**EXERCISE:**
What you produce should match the records exactly, line for line.

[[ DATASET RECORDS open ]]

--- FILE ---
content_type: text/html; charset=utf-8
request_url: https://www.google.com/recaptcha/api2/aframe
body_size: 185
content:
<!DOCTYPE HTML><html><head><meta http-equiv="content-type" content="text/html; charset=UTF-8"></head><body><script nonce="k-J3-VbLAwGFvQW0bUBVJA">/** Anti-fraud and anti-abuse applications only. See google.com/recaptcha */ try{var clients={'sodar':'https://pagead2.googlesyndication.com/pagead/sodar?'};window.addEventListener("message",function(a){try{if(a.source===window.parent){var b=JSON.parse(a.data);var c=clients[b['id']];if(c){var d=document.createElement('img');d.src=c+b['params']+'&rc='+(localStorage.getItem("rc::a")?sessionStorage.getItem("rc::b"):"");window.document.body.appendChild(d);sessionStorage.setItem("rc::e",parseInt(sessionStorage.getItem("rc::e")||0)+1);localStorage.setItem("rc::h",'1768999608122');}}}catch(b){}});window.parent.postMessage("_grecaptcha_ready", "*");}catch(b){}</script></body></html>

[[ DATASET RECORDS closed ]]

**RESULT FOR THIS TASK:**
--- FILE ---
content_type: text/html; charset=utf-8
request_url: https://www.google.com/recaptcha/api2/aframe
body_size: 185
content:
<!DOCTYPE HTML><html><head><meta http-equiv="content-type" content="text/html; charset=UTF-8"></head><body><script nonce="k-J3-VbLAwGFvQW0bUBVJA">/** Anti-fraud and anti-abuse applications only. See google.com/recaptcha */ try{var clients={'sodar':'https://pagead2.googlesyndication.com/pagead/sodar?'};window.addEventListener("message",function(a){try{if(a.source===window.parent){var b=JSON.parse(a.data);var c=clients[b['id']];if(c){var d=document.createElement('img');d.src=c+b['params']+'&rc='+(localStorage.getItem("rc::a")?sessionStorage.getItem("rc::b"):"");window.document.body.appendChild(d);sessionStorage.setItem("rc::e",parseInt(sessionStorage.getItem("rc::e")||0)+1);localStorage.setItem("rc::h",'1768999608122');}}}catch(b){}});window.parent.postMessage("_grecaptcha_ready", "*");}catch(b){}</script></body></html>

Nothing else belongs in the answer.